My Blog List

Tuesday, April 28, 2009

Deathly Prose

Mark Twain described the Book of Mormon as "cloroform in print" and anyone who has struggled with that glutinous tome and its turgid, pseudo-Jacobean prose would surely agree with Twain's assessment. As a religious institution, however, the Mormons have no monopoly on soporific reading, as witness this deadly gem recently sent me by my pal Banished Child of Eve, who alerted: "In case you thought being a Catholic theologian was an interesting job." It takes the form of a press release last year from DePaul University, announcing what must have been a truly scintillating conference last fall: "Transformed by Hope: Building a Catholic Theology for the Americas."

Boy, that title really grabs you, doesn't it (and wouldn't you have killed to have attended)? It gets better. Here's a little snippet from the announcement (take a deep breath):
When Pope Benedict XVI traveled to Aparecida, Brazil in May of 2007 for the beginning of the Fifth General Conference of CELAM, he underscored the continuity of this gathering with the four that preceded it: Rio de Janeiro (1955), Medellín (1968), Puebla (1979), and Santo Domingo (1992). But Pope Benedict also acknowledged the newness of the situation to be analyzed at Aparecida and cited in that context the phenomenon of globalization as a potentially unifying but also risk-filled network of relationships extending over the whole planet.

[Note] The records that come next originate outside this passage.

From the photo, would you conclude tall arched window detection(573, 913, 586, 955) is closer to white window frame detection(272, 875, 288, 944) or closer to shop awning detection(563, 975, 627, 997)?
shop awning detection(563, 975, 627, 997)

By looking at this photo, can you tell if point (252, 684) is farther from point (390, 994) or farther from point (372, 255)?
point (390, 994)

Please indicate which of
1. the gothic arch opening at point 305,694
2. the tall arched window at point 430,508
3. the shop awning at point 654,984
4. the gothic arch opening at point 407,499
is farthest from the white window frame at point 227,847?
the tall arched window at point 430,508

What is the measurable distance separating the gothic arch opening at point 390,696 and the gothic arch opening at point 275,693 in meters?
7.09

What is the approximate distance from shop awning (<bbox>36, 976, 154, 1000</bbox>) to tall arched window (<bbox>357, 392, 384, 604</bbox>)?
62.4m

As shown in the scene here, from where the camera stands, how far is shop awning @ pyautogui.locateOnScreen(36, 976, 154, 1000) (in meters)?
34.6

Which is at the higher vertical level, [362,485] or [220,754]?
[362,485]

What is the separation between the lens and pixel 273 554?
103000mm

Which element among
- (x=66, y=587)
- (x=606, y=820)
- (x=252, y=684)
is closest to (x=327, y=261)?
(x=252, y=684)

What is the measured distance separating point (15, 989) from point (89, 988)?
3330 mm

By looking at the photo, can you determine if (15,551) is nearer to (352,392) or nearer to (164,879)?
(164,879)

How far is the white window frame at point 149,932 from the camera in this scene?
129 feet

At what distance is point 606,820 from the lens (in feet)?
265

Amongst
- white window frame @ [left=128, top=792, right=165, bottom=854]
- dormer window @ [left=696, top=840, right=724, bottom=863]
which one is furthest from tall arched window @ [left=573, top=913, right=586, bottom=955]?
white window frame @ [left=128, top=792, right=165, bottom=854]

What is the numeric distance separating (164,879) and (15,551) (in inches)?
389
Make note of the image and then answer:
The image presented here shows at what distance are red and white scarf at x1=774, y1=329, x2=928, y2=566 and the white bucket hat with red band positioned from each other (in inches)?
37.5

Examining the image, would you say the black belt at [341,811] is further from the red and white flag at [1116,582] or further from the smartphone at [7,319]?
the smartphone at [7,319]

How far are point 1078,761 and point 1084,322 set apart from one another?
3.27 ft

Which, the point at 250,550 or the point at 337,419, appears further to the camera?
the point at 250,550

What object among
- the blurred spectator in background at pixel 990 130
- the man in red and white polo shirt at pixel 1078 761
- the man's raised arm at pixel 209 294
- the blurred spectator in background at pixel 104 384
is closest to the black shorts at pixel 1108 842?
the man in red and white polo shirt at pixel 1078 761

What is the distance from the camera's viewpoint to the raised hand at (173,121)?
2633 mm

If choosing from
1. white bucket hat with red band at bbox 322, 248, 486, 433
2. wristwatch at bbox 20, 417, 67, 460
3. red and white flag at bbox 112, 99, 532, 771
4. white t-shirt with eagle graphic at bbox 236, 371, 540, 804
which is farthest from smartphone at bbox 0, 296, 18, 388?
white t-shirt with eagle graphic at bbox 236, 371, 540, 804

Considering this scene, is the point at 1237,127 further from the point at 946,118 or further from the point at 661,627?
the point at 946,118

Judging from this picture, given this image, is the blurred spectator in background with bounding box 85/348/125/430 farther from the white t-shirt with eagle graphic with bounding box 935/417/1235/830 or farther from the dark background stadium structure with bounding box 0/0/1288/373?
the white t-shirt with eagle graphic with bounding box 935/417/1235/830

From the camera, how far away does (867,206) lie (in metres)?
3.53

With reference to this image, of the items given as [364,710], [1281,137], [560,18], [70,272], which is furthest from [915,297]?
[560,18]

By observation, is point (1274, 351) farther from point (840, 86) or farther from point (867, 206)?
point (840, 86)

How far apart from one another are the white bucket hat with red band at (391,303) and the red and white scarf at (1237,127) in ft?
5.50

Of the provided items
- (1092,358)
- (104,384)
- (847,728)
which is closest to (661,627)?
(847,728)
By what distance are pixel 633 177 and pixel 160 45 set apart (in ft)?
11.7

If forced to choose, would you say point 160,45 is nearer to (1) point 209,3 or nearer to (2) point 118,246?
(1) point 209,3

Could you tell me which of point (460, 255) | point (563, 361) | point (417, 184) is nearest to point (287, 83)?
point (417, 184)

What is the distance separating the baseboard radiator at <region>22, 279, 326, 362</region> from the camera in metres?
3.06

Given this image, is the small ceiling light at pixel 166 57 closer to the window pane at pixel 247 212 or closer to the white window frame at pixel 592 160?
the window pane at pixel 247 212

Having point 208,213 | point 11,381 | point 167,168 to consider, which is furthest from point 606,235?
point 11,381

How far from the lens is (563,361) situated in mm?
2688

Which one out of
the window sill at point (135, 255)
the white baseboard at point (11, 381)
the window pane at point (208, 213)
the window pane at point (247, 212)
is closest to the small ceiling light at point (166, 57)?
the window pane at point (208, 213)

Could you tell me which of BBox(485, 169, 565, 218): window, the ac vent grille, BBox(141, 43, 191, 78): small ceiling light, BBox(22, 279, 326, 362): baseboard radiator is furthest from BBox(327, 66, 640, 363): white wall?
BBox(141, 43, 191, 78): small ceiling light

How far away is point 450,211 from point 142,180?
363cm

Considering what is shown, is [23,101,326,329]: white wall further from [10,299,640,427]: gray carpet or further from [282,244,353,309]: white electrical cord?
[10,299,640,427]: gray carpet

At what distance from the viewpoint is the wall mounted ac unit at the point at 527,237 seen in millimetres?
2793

The other changes that have taken place since 1968 include developments within the Latin American theology of liberation that Medellín helped to create as well as critical responses to certain currents of a theology of liberation from the Congregation for the Doctrine of the Faith and elsewhere. There is also a new awareness today of the tremendous impact of the globalization of markets on the daily life of the human family. Globalization presents both new opportunities and challenges, but the call of the Gospel to address the plight of the poor remains as urgent as it was in 1968. Moreover, in his post-synodal apostolic exhortation Ecclesia in America Pope John Paul II affirmed that the borders of the Church on the American hemisphere are not national borders. He recalled he clear message of the Gospel to seek a social solidarity rooted in the Trinitarian communion. He enjoined Catholics on this hemisphere to build up ecclesial bonds—relationships of love and mutual support—between the members of the Church in North and South America. Many dioceses have heard this call—including the Archdiocese of Chicago—and have responded by establishing transcontinental ties between parishes and dioceses.
It's kind of like those countless press statements that continually emanate from the offices of the Episcopal Church and United Nations, only without their sparkle.